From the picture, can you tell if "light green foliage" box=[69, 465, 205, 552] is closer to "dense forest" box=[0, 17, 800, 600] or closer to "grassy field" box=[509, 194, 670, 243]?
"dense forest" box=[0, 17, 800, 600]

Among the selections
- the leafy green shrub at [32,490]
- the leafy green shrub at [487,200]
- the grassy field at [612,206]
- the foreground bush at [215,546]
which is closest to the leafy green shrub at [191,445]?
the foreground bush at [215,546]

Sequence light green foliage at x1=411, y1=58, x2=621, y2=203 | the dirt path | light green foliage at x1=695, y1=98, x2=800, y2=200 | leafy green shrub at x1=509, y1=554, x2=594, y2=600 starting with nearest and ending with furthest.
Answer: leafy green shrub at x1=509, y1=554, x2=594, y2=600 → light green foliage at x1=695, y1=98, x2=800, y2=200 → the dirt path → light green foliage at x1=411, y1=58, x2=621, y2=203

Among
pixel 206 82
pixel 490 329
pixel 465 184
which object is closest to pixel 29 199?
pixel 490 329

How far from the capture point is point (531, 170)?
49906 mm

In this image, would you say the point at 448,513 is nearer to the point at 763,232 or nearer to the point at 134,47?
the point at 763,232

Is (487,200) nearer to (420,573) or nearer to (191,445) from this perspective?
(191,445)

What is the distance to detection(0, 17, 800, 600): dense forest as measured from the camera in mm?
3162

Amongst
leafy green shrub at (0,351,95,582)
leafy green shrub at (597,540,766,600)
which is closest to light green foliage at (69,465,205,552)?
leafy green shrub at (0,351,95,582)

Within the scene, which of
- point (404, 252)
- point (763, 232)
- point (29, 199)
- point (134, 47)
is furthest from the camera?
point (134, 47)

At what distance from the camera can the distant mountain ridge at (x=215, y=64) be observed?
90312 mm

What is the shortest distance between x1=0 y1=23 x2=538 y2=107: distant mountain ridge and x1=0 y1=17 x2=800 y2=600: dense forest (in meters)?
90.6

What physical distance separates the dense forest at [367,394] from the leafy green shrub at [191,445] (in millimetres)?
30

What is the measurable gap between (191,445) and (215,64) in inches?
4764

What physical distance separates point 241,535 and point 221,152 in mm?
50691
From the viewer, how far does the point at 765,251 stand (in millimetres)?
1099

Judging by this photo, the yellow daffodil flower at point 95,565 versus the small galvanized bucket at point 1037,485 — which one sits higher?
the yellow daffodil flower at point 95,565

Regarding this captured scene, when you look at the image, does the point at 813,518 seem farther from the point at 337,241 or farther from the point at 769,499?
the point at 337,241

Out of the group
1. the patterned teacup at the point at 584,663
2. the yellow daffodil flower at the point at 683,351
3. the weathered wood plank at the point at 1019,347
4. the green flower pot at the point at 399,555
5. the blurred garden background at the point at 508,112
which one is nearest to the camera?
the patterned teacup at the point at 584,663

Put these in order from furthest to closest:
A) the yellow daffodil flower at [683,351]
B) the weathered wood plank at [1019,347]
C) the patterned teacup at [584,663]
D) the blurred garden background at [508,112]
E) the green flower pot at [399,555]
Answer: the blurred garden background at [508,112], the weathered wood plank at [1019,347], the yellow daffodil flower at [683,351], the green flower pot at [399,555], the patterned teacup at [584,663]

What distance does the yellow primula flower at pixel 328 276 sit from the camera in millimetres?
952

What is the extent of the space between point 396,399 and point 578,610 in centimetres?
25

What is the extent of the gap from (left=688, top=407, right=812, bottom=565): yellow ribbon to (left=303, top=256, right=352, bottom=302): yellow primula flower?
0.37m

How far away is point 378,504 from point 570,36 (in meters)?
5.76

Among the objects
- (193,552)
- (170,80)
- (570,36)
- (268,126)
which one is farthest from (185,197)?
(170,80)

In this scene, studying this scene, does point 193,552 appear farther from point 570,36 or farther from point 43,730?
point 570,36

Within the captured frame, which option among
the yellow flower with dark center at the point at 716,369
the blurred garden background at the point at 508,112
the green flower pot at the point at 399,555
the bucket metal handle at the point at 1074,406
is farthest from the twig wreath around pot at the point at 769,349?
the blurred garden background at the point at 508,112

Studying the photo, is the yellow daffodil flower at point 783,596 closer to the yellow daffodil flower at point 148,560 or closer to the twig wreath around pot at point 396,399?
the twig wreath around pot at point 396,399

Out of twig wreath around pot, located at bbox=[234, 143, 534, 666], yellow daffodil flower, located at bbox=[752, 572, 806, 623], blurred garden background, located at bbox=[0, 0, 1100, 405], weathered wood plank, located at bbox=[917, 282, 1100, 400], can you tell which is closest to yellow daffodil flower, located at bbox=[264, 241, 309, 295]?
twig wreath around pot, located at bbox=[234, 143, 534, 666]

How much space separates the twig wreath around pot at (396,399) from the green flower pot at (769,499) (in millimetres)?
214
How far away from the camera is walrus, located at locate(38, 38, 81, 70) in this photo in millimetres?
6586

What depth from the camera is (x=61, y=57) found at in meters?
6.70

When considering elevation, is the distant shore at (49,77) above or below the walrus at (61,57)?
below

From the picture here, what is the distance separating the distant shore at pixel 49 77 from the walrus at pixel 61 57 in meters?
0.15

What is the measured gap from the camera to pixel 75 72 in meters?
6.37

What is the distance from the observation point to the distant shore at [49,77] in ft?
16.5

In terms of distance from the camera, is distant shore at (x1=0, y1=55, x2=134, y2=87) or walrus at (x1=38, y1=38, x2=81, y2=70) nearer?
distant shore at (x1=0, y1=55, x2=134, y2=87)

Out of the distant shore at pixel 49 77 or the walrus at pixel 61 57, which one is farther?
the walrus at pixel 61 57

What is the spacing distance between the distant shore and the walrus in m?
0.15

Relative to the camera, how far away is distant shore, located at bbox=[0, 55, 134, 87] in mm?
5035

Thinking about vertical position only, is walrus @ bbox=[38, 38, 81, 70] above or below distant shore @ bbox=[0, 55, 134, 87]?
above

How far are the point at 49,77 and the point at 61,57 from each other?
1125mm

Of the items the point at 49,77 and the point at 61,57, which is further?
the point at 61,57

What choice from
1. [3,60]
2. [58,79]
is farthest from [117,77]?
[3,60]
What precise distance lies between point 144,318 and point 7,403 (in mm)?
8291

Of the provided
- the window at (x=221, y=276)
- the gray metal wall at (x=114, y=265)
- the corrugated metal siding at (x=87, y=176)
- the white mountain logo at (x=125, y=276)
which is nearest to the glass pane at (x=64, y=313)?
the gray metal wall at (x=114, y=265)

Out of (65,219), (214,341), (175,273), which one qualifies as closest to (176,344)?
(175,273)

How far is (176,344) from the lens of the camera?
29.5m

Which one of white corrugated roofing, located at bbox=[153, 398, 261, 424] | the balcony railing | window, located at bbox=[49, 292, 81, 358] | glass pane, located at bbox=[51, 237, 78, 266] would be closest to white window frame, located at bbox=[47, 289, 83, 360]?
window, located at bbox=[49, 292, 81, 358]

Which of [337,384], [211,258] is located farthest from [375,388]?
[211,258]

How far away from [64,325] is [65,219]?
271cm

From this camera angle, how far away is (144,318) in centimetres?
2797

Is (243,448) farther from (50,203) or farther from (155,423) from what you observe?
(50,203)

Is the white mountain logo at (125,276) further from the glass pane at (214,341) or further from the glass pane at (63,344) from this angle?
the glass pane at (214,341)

Objective:
Rewrite all of the material above, changing each "camera" to "viewer" and leaving everything else as it stands.

Full answer:
From the picture, can you tell if "light green foliage" box=[69, 465, 205, 552] is closer to "dense forest" box=[0, 17, 800, 600] or closer to "grassy field" box=[509, 194, 670, 243]?
"dense forest" box=[0, 17, 800, 600]

Among the selections
- the leafy green shrub at [32,490]
- the leafy green shrub at [487,200]
- the grassy field at [612,206]
- the foreground bush at [215,546]
which is closest to the leafy green shrub at [191,445]?
the foreground bush at [215,546]

Sequence light green foliage at x1=411, y1=58, x2=621, y2=203 | the dirt path | light green foliage at x1=695, y1=98, x2=800, y2=200 | leafy green shrub at x1=509, y1=554, x2=594, y2=600 starting with nearest and ending with furthest.
Answer: leafy green shrub at x1=509, y1=554, x2=594, y2=600 → light green foliage at x1=695, y1=98, x2=800, y2=200 → the dirt path → light green foliage at x1=411, y1=58, x2=621, y2=203

Among
pixel 206 82
pixel 490 329
pixel 465 184
which object is closest to pixel 29 199?
pixel 490 329

How far from the capture point is point (531, 170)?
49906 mm

In this image, would you say the point at 448,513 is nearer to the point at 763,232 or nearer to the point at 134,47?
the point at 763,232

Is (487,200) nearer to (420,573) or nearer to (191,445) from this perspective?
(191,445)

What is the distance to detection(0, 17, 800, 600): dense forest as measured from the viewer in mm?
3162

Amongst
leafy green shrub at (0,351,95,582)
leafy green shrub at (597,540,766,600)
which is closest to light green foliage at (69,465,205,552)?
leafy green shrub at (0,351,95,582)

Within the scene, which of
- point (404, 252)
- point (763, 232)
- point (29, 199)
- point (134, 47)
is furthest from the viewer?
point (134, 47)

At what distance from the viewer can the distant mountain ridge at (x=215, y=64) be observed?
90312 mm

What is the shortest distance between x1=0 y1=23 x2=538 y2=107: distant mountain ridge and x1=0 y1=17 x2=800 y2=600: dense forest (in meters)?
90.6

What physical distance separates the dense forest at [367,394] from the leafy green shrub at [191,445] (in millimetres)?
30

What is the measurable gap between (191,445) and (215,64) in inches?
4764

What physical distance separates point 241,535 and point 221,152 in mm?
50691
From the viewer, how far does the point at 765,251 stand (in millimetres)?
1099

Judging by this photo, the yellow daffodil flower at point 95,565 versus the small galvanized bucket at point 1037,485 — which one sits higher?
the yellow daffodil flower at point 95,565

Regarding this captured scene, when you look at the image, does the point at 813,518 seem farther from the point at 337,241 or farther from the point at 769,499?
the point at 337,241

Out of the group
1. the patterned teacup at the point at 584,663
2. the yellow daffodil flower at the point at 683,351
3. the weathered wood plank at the point at 1019,347
4. the green flower pot at the point at 399,555
5. the blurred garden background at the point at 508,112
which one is nearest to the viewer?
the patterned teacup at the point at 584,663

Put these in order from furthest to closest:
A) the yellow daffodil flower at [683,351]
B) the weathered wood plank at [1019,347]
C) the patterned teacup at [584,663]
D) the blurred garden background at [508,112]
E) the green flower pot at [399,555]
Answer: the blurred garden background at [508,112], the weathered wood plank at [1019,347], the yellow daffodil flower at [683,351], the green flower pot at [399,555], the patterned teacup at [584,663]

What distance does the yellow primula flower at pixel 328 276 sit from the viewer in millimetres?
952

What is the extent of the space between point 396,399 and point 578,610 in centimetres?
25

What is the extent of the gap from (left=688, top=407, right=812, bottom=565): yellow ribbon to (left=303, top=256, right=352, bottom=302): yellow primula flower?
0.37m

How far away is point 378,504 from point 570,36 (in meters)?
5.76

Among the objects
- (193,552)
- (170,80)
- (570,36)
- (268,126)
which one is farthest from (185,197)?
(170,80)

In this scene, studying this scene, does point 193,552 appear farther from point 570,36 or farther from point 43,730?
point 570,36

Within the captured frame, which option among
the yellow flower with dark center at the point at 716,369
the blurred garden background at the point at 508,112
the green flower pot at the point at 399,555
the bucket metal handle at the point at 1074,406
is farthest from the twig wreath around pot at the point at 769,349?
the blurred garden background at the point at 508,112

Studying the photo, is the yellow daffodil flower at point 783,596 closer to the yellow daffodil flower at point 148,560 or closer to the twig wreath around pot at point 396,399?
the twig wreath around pot at point 396,399

Out of twig wreath around pot, located at bbox=[234, 143, 534, 666], yellow daffodil flower, located at bbox=[752, 572, 806, 623], blurred garden background, located at bbox=[0, 0, 1100, 405], weathered wood plank, located at bbox=[917, 282, 1100, 400], can you tell which is closest to yellow daffodil flower, located at bbox=[264, 241, 309, 295]?
twig wreath around pot, located at bbox=[234, 143, 534, 666]

How much space separates the twig wreath around pot at (396,399) from the green flower pot at (769,499) (in millimetres)?
214
How far away from the viewer is walrus, located at locate(38, 38, 81, 70) in this photo in millimetres?
6586

What depth from the viewer is (x=61, y=57) found at in meters?
6.70

When considering elevation, is the distant shore at (49,77) above or below the walrus at (61,57)?
below

From the picture here, what is the distance separating the distant shore at pixel 49 77 from the walrus at pixel 61 57 in meters?
0.15

What is the measured gap from the viewer to pixel 75 72 in meters?
6.37

What is the distance from the observation point to the distant shore at [49,77] in ft?
16.5

In terms of distance from the viewer, is distant shore at (x1=0, y1=55, x2=134, y2=87) or walrus at (x1=38, y1=38, x2=81, y2=70) nearer?
distant shore at (x1=0, y1=55, x2=134, y2=87)

Out of the distant shore at pixel 49 77 or the walrus at pixel 61 57, which one is farther?
the walrus at pixel 61 57

What is the spacing distance between the distant shore and the walrus in m?
0.15

Relative to the viewer, how far away is distant shore, located at bbox=[0, 55, 134, 87] in mm?
5035

Thinking about vertical position only, is walrus @ bbox=[38, 38, 81, 70] above or below distant shore @ bbox=[0, 55, 134, 87]?
above

How far are the point at 49,77 and the point at 61,57 from each other?
1125mm

Of the items the point at 49,77 and the point at 61,57, which is further?
the point at 61,57

What choice from
1. [3,60]
2. [58,79]
is farthest from [117,77]?
[3,60]
What precise distance lies between point 144,318 and point 7,403 (in mm)?
8291

Of the provided
- the window at (x=221, y=276)
- the gray metal wall at (x=114, y=265)
- the corrugated metal siding at (x=87, y=176)
- the white mountain logo at (x=125, y=276)
which is nearest to the glass pane at (x=64, y=313)?
the gray metal wall at (x=114, y=265)

Out of (65,219), (214,341), (175,273), which one qualifies as closest to (176,344)?
(175,273)

How far is (176,344) from the lens of the viewer?
29.5m

Which one of white corrugated roofing, located at bbox=[153, 398, 261, 424] | the balcony railing | window, located at bbox=[49, 292, 81, 358] | glass pane, located at bbox=[51, 237, 78, 266] would be closest to white window frame, located at bbox=[47, 289, 83, 360]?
window, located at bbox=[49, 292, 81, 358]

Which of [337,384], [211,258] is located farthest from [375,388]?
[211,258]

How far away from [64,325] is [65,219]?
271cm

From this viewer angle, how far away is (144,318) in centimetres?
2797

Is (243,448) farther from (50,203) or farther from (155,423) from what you observe?
(50,203)

Is the white mountain logo at (125,276) further from the glass pane at (214,341) or further from the glass pane at (63,344) from this angle?
the glass pane at (214,341)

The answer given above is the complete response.